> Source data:
·····
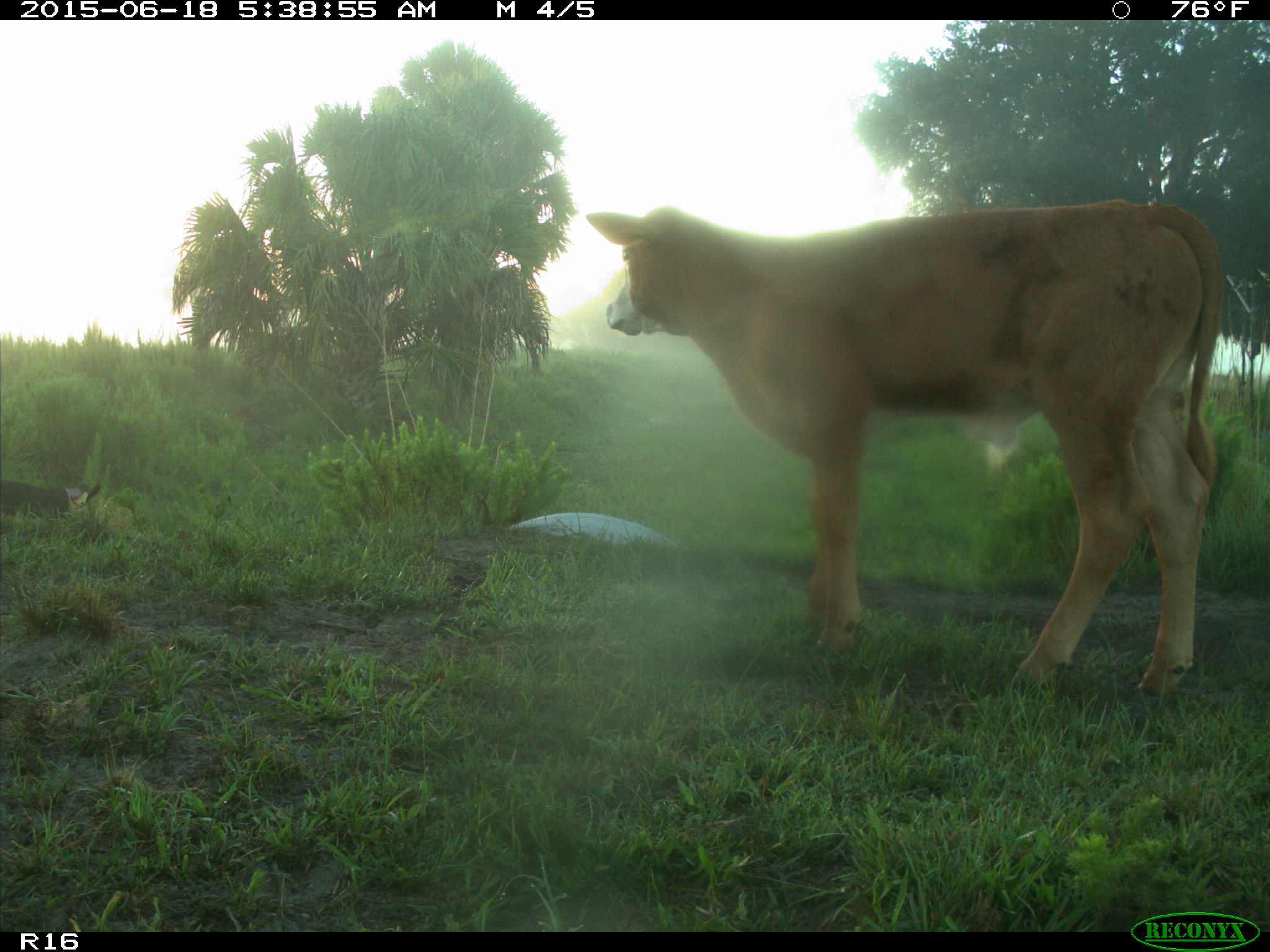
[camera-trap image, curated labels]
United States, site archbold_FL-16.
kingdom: Animalia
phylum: Chordata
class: Mammalia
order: Artiodactyla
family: Suidae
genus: Sus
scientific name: Sus scrofa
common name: wild boar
Sus scrofa (wild boar).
·····
> BRIEF: Only the line containing "phylum: Chordata" and the lines after it, through the end of the data, should be copied, exactly as they are.

> THE COMPLETED TASK:
phylum: Chordata
class: Mammalia
order: Artiodactyla
family: Suidae
genus: Sus
scientific name: Sus scrofa
common name: wild boar
Sus scrofa (wild boar).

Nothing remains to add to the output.